Le commissaire européen à la santé déplore que les États membres réduisent les budgets consacrés à la santé pour faire face à la récession. Sans reconnaître que des systèmes de soins efficaces sont synonymes de prospérité.
Tonio Borg, le commissaire en charge de la santé, s'est exprimé lors de la conférence annuelle de l'Alliance européenne de santé publique (EPHA) le 4 septembre à Bruxelles.
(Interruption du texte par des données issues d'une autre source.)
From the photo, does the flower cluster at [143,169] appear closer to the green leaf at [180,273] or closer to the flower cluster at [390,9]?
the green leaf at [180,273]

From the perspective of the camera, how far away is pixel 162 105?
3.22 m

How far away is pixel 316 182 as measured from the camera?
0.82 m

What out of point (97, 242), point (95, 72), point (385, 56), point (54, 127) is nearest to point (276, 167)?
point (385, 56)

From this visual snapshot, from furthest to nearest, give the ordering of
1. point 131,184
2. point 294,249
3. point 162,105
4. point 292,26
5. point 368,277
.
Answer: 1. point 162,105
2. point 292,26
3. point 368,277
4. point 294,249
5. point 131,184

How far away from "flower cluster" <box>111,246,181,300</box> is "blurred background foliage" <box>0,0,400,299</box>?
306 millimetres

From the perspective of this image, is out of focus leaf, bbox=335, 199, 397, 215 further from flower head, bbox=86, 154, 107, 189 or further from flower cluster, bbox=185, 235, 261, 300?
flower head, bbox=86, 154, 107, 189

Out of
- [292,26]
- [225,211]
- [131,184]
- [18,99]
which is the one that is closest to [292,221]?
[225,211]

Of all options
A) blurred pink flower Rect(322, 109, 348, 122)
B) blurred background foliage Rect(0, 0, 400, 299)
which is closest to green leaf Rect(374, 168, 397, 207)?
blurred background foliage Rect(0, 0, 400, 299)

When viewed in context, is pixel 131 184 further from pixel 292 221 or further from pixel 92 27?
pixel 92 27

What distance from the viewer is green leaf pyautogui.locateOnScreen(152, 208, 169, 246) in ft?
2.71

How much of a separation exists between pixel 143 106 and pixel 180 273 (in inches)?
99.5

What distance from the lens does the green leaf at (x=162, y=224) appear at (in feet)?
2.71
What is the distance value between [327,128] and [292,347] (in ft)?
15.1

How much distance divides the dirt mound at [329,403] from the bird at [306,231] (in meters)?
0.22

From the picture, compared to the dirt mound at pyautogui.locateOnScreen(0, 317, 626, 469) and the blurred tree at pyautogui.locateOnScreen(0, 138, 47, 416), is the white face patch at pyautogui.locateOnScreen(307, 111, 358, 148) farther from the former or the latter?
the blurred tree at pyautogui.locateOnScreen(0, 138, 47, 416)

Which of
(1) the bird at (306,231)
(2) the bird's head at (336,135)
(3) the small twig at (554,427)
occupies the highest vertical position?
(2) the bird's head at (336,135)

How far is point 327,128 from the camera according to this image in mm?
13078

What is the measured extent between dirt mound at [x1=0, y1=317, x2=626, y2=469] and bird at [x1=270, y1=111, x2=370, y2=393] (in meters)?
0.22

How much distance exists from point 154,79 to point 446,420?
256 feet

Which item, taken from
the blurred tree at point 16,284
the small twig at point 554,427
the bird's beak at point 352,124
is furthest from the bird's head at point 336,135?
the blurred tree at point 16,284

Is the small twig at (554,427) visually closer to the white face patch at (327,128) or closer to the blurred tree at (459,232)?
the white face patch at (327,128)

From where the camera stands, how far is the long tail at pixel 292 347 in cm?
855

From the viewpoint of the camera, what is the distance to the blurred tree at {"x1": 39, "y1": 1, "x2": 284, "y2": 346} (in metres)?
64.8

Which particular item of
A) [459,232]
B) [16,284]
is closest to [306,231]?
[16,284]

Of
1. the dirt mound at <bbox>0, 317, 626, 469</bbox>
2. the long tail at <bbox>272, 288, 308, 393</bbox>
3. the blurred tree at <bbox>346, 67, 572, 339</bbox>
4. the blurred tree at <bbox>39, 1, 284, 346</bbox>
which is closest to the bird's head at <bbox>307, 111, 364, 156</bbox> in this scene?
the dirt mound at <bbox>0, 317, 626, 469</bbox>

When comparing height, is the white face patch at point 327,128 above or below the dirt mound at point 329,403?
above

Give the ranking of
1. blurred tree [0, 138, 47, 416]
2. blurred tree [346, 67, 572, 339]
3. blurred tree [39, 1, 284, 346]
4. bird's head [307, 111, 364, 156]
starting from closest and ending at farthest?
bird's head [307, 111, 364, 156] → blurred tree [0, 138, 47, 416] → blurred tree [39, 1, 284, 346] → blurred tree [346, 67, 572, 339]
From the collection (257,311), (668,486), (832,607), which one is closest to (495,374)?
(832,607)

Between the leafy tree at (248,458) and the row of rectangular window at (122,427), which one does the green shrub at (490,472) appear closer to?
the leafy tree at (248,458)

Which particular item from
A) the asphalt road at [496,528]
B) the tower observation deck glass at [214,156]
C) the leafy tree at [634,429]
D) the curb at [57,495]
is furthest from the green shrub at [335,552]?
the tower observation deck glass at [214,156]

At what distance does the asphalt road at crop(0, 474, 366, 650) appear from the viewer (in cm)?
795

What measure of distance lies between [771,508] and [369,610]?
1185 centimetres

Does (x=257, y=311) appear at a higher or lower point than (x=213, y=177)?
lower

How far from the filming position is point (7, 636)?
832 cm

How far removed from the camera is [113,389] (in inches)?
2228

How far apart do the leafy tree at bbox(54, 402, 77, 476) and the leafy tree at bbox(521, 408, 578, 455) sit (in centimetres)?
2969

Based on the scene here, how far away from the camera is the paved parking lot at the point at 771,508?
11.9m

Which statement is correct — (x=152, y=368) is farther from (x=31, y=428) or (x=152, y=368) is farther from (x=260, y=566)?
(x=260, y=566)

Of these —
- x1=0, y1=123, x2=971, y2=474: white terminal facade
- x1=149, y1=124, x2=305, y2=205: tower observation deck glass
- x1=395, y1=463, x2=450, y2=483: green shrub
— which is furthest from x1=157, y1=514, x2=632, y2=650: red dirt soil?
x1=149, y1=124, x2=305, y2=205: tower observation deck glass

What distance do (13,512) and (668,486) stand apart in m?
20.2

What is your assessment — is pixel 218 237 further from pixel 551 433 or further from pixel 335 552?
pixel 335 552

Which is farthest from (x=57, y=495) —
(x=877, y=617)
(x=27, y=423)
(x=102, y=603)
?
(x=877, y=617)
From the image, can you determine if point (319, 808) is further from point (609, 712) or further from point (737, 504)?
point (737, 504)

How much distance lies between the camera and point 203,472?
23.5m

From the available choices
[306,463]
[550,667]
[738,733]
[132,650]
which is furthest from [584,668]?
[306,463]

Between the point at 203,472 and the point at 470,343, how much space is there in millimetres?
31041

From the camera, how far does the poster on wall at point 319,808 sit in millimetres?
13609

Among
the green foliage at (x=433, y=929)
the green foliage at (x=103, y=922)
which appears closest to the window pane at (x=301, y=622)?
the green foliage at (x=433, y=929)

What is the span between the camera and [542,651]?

La crise financière et économique a récemment ouvert un débat sur la durabilité des systèmes européens de soins de santé et sur les contraintes budgétaires, indique-t-il.
La santé représente cependant une valeur à part entière et un moteur essentiel de prospérité, estime le commissaire maltais.
Et des dépenses intelligentes dans la santé sont synonymes de croissance.
« Nous devons reconnaître que l'amélioration de la santé peut également stimuler la croissance économique, car les personnes restent actives plus longtemps », affirme-t-il dans une vidéo de la Commission européenne.
« La santé est trop souvent considérée comme un coût, une perte, un fardeau, et non comme un investissement pour l'avenir qui peut donner d'excellents résultats. L'avenir de la politique européenne de la santé devrait se baser sur le fait que la législation de l'UE et la coopération peuvent améliorer les résultats en matière de santé », précise Tonio Borg.
Vytenis Povilas Andriukaitis, le ministre lituanien de la santé, se fait l'écho du commissaire. Son pays préside actuellement le Conseil de l'UE.
Selon M. Andriukaitis, les États membres devraient se concentrer sur la réorganisation de leurs services de soins de santé au lieu de les diminuer.
L'amélioration de l'efficacité des systèmes de soins de santé est indispensable afin de trouver l'équilibre entre l'innovation et le principe de solidarité.
« La santé est une valeur à part entière », répète M. Andriukaitis.
« C'est également une condition sine qua non à la prospérité économique. La santé influence les résultats économiques en termes de productivité, d'offre de main-d’œuvre et de capital humain. L'investissement dans la santé favorise l'innovation, crée de nouvelles compétences et des emplois », explique le ministre.
Une lente adoption
Dans de nombreux États membres, les problèmes liés aux coûts et à la durabilité des dépenses publiques dans les médicaments sont antérieurs à la crise.
En Grèce, la totalité du système de santé publique subit une pression énorme en raison des mesures d'austérité. En Espagne, le gouvernement a restreint en toute légalité l'accès aux soins pour les migrants sans papiers.
Dans le même temps, des groupes déjà vulnérables avant la crise, à l'instar des migrants sans papiers, des demandeurs d'asile, des toxicomanes, des travailleurs du sexe, des citoyens européens pauvres et des sans-abri, ont constaté une réduction dans les filets de sécurité sociale qui leur accordent de l'aide de base.
Selon Yves Leterme, le vice-secrétaire général de l'Organisation de coopération et de développement économiques, même si la croissance (y compris dans la zone euro) suit une voie durable à l'avenir, les inégalités et le chômage resteront importants et représenteront toujours un défi pour les États-providence européens.
« Le message principal aujourd'hui, c'est que nous devons adapter nos politiques et nos systèmes de soins de santé à une nouvelle réalité », estime-t-il.
« Jusqu'à présent, cela n'a pas été fait, malgré toutes les réductions [des budgets] de santé dans de nombreux pays. Aujourd'hui encore, les systèmes de soins de santé dans la plupart des États membres sont souvent remarquablement inefficaces et inefficients », conclut-il.